(Dataset excerpts)
········

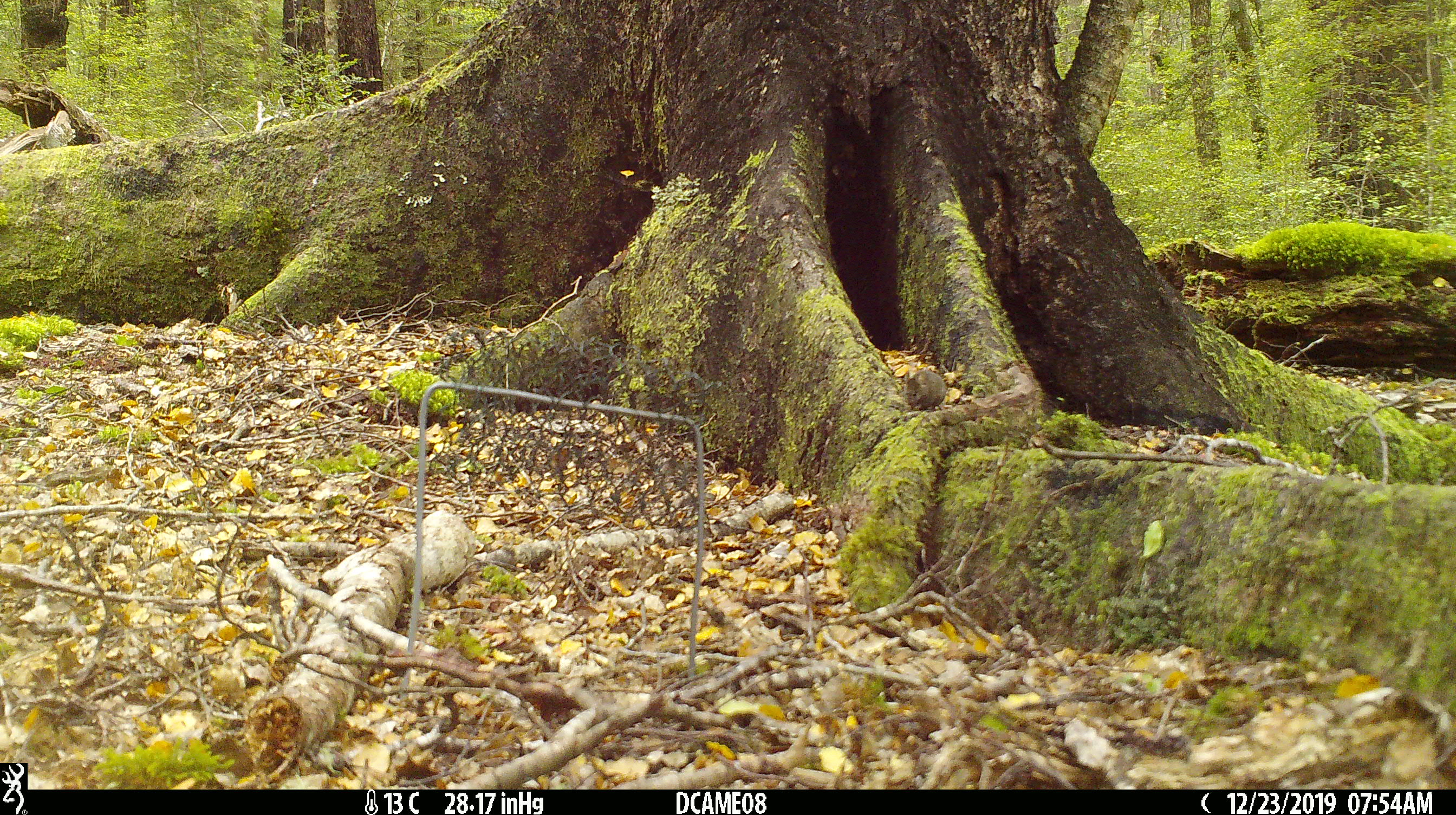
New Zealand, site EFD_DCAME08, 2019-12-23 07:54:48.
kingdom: Animalia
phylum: Chordata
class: Mammalia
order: Rodentia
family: Muridae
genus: Mus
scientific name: Mus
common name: mouse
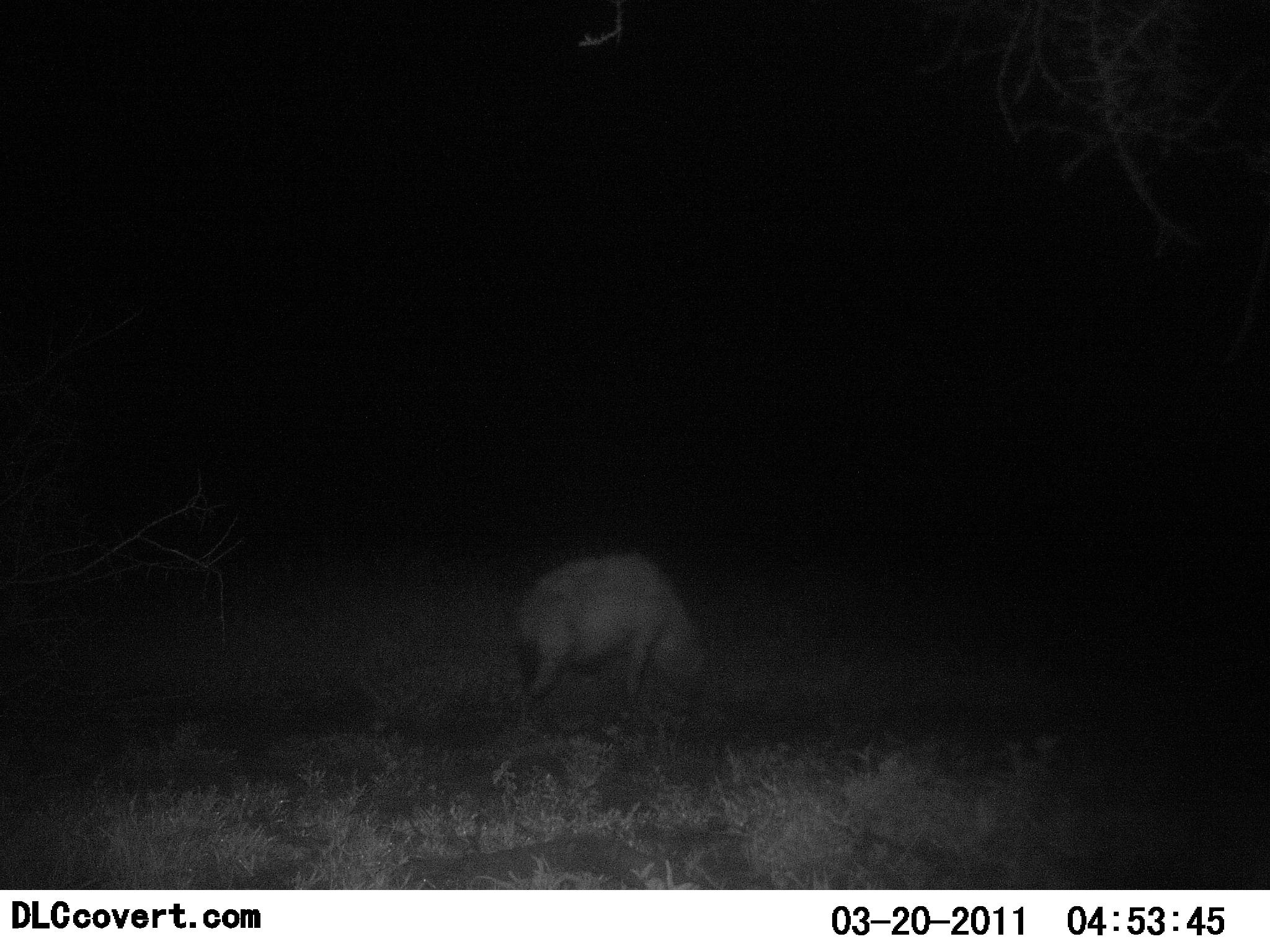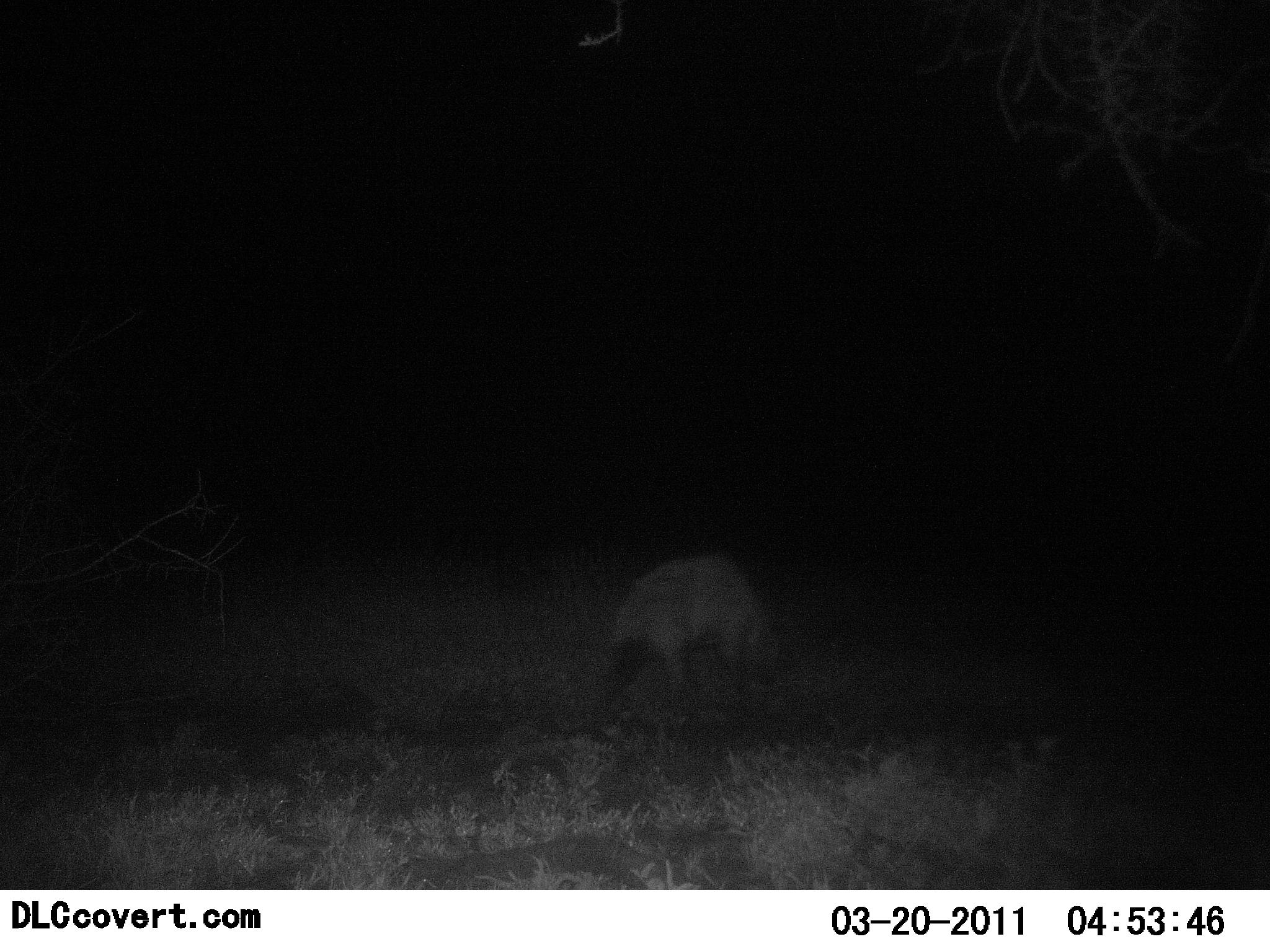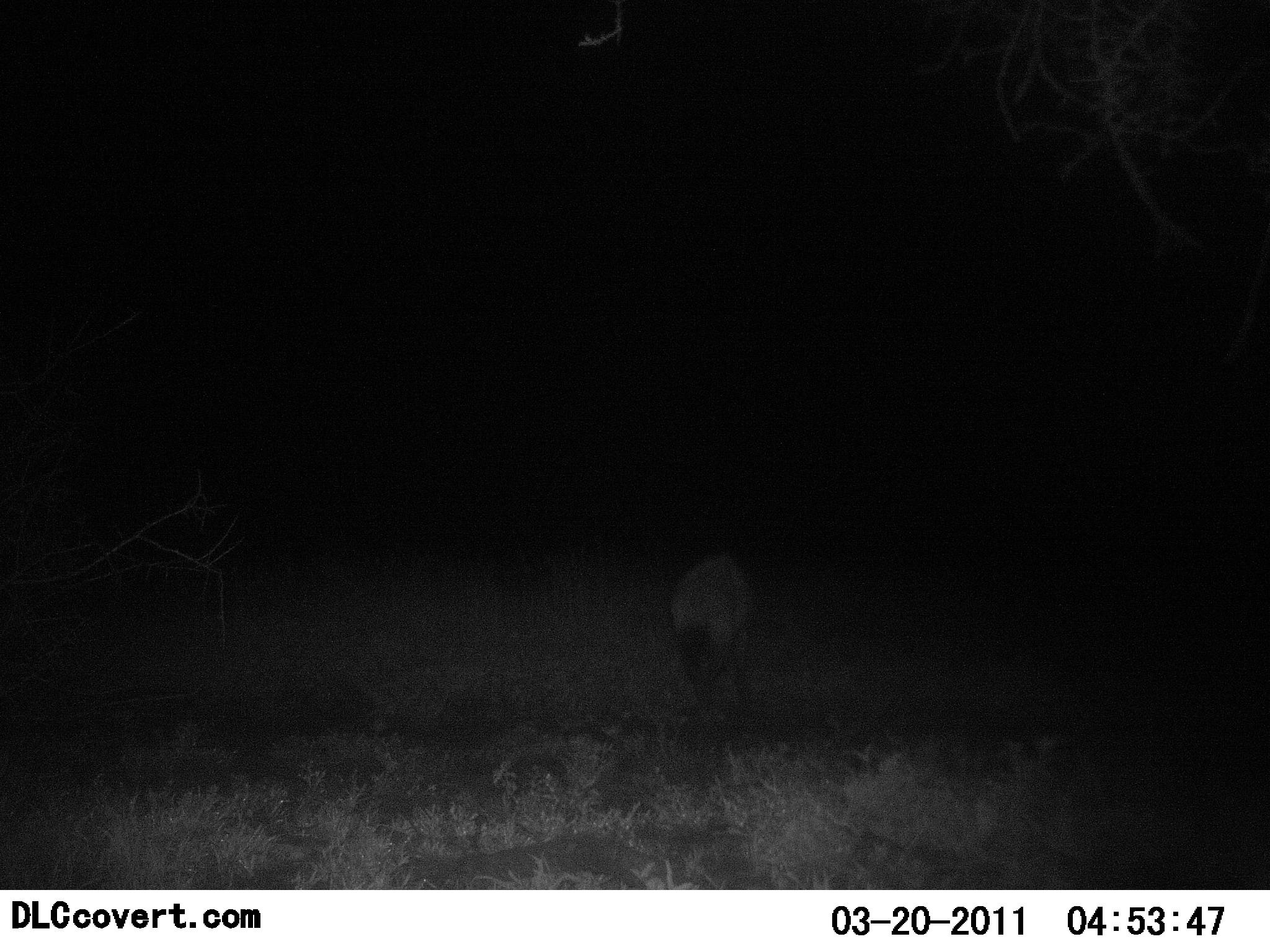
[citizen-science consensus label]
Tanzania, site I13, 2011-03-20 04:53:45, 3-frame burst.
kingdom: Animalia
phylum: Chordata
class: Mammalia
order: Carnivora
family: Hyaenidae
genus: Crocuta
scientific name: Crocuta crocuta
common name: spotted hyena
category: hyenaspotted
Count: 1.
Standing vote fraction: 20%.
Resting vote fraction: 0%.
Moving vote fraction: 80%.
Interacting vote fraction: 0%.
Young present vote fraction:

········

What you will do - Take the line holding "Tanzania, site I13, 2011-03-20" and the lines after it through the end of the entries. Retype them exactly and add nothing.

Expected answer -
Tanzania, site I13, 2011-03-20 04:53:45, 3-frame burst.
kingdom: Animalia
phylum: Chordata
class: Mammalia
order: Carnivora
family: Hyaenidae
genus: Crocuta
scientific name: Crocuta crocuta
common name: spotted hyena
category: hyenaspotted
Count: 1.
Standing vote fraction: 20%.
Resting vote fraction: 0%.
Moving vote fraction: 80%.
Interacting vote fraction: 0%.
Young present vote fraction:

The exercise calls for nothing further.